<<<<

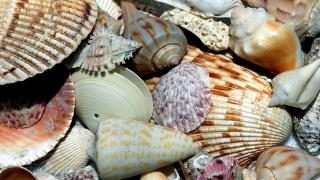 florida-sea-shell-generic.png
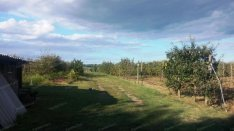Eladó mezőgazdasági ingatlan Kecskemét, hunyadiváros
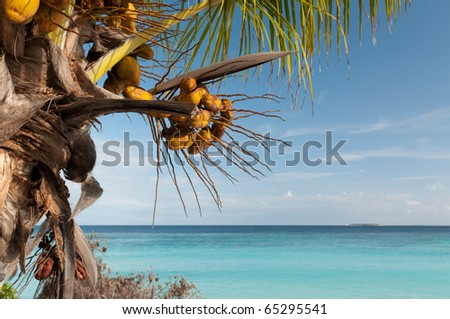Palm tree with fruits on the beach. - stock photo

>>>>

*Directions*.
Write out the whole listing again, exactly, with no pictures.

*Completed exercise*.
 florida-sea-shell-generic.png
Eladó mezőgazdasági ingatlan Kecskemét, hunyadiváros
Palm tree with fruits on the beach. - stock photo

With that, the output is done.